現場に配属されて最初に戸惑う回転機、それが「送風機(ブロワー・ファン)」ではないでしょうか?
「ブロワーとファンの違いは?」
「なぜここはルーツブロワーで、あっちはターボファンなんだ?」
先輩に聞くと「圧力の違いだよ」と一言で返されがちですが、実務ではそれだけでは説明がつかないことが多々あります。
今回は、教科書的な定義だけでなく、「現場でトラブルを起こさないための選定・使い分けの勘所」を、若手エンジニア向けに噛み砕いて解説します。
1. 圧力による呼び名の違い

送風機は吐出圧力によって呼び名が変わります。
境界線はJISやメーカー定義により多少曖昧ですが、化学プラントの実務では以下の感覚を持っておけばOKです。
| 名称 | 吐出圧力(目安) | 現場のイメージと用途 |
|---|---|---|
| ファン (Fan) | ~10kPa 未満 | 「風を送る」 換気扇、空調、ドラフトチャンバー排気など。圧力が低いので、配管抵抗に弱いです。 |
| ブロワー (Blower) | 10kPa ~ 100kPa | 「風を押し込む」 水深数メートルのタンクへのエアレーション(曝気)や、抵抗のある反応器への圧送など。 |
| コンプレッサー (Compressor) | 100kPa (0.1MPa) 以上 | 「ガスを圧縮する」 計装空気やプロセスガスの昇圧。ここからは高圧ガス保安法の適用範囲になることが多く、管理レベルが跳ね上がります。 |
【実務のポイント】
「10kPaを超えたらブロワーの領域」と捉えましょう。ファン選定のつもりで安易にダクトを引くと、圧力損失に負けて全く風が出ない…という失敗に繋がります。
2. 構造による決定的な違い:「容積式」vs「遠心式」

ここが今回の一番の重要ポイントです。
カタログの数値(スペック)が同じでも、「送り出す仕組み」が違えば、運転特性(クセ)は全く異なります。
① 容積式(ルーツブロワー等): 「定量性の鬼」
仕組みとイメージ
2つのマユ型(または3葉)のローターが回転し、一定量の空気を「部屋」に閉じ込めて吐き出します。
イメージは「柄杓(ひしゃく)」です。
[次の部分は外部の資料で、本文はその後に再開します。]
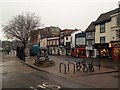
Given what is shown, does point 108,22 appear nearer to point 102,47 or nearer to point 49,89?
point 102,47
ひしゃくで水を汲み出す動作を高速で繰り返していると思ってください。
現場で役立つ特性(PQ特性)
- 風量がブレない: 吐出側の圧力が変動しても、風量はほとんど変わりません(PQカーブが縦に立っている)。
- 用途: 負荷変動のある排水処理槽(水位が変わっても空気量を変えたくない)や、管閉塞リスクのある粉体輸送。
注意
容積式は「何が何でも押し込もうとする」特性があります。
もし吐出側のバルブを全閉(閉め切り)にすると、逃げ場を失った圧力は無限に上昇し、配管破裂やケーシング破壊、モーター焼損などの重大事故に直結します。
そのため、安全弁(リリーフ弁)の設置と健全性の確認は、エンジニアの生命線です。
② 遠心式(ターボブロワー等): 「バランスの達人」
仕組みとイメージ
羽根車(インペラ)を高速回転させ、遠心力で気体に速度を与え、それを圧力に変換します。
イメージは「バケツ」です。バケツに水を入れてグルグル回し、その遠心力で中身を飛ばす感覚です。
現場で役立つ特性(PQ特性)
- 圧力なりに風量が変わる: 圧力が上がると風量が減ります(PQカーブが右下がり)。
- 用途: 大流量の空気を効率よく送りたい場合。排ガス燃焼炉や乾燥機など。脈動が少なく静かです。
注意
風量を絞りすぎたり、背圧が高くなりすぎたりすると、空気の逆流と順流が繰り返される「サージング(喘振)」が発生します。
「ボッ、ボッ、ボッ」という呼吸音とともに配管全体が激しく振動し、放置すると設備が壊れます。風量の絞りすぎには厳重注意です。
3. その選定で大丈夫? 「ゴミ・粉」との戦い

プロセス設計で意外と見落とされるのが、「ガスに含まれるダスト(粉塵)やミスト」です。
「風量と圧力が足りているからOK」で選ぶと、半年後に羽根がゴミだらけになって振動停止…という憂き目に遭います。
遠心式ファンの代表的な羽根形状(インペラ)を見てみましょう。
多翼ファン(シロッコファン)
- 特徴: 小さな羽根がたくさんついている。
- 弱点: 羽根の隙間が狭いため、少しでも粉や油分を含むと即座に詰まります。
- 鉄則: クリーンな空調、室内の換気専用。プロセス排気には使わないのが無難です。
プレートファン(ラジアルファン)
- 特徴: 単純な板状の羽根が放射状に伸びている構造。
- 強み: 構造がシンプルで頑丈。遠心力でゴミを吹き飛ばす「セルフクリーニング効果」があります。
- 鉄則: 粉体輸送、集塵機、排ガス処理など、「汚いガス」を扱うなら、まずはこれを検討してください。効率は少し落ちますが、信頼性は抜群です。
ターボファン
- 特徴: 後ろ向きにカーブした流線型の羽根。
- 強み: 最も効率が良く、省エネ。
- 注意: 付着性の強い粉体には不向きですが、乾燥した軽いダストなら対応可能なタイプもあります。
4. 【まとめ】ブロワー選定フロー

迷ったときは、この自問自答フローを思い出してください。
- 圧力は?
- 100kPa以上 → コンプレッサーの世界へ。
- それ以下 → 次へ。
- 風量の「質」は?
- 圧力が変動しても「絶対に一定量を送りたい」 → 【容積式(ルーツ)】
- 大風量が欲しい、圧力が一定 → 【遠心式(ターボ)】
- ガスは汚れているか?
- ダスト・粉あり → プレートファン(ラジアル)
- クリーン → ターボ または 多翼ファン
機械にも「性格」があります。
頑固者(ルーツ)には逃げ道を、繊細(ターボ)には安定した環境を。
相手の特性を理解して設計・運転することが、安定稼働への近道です。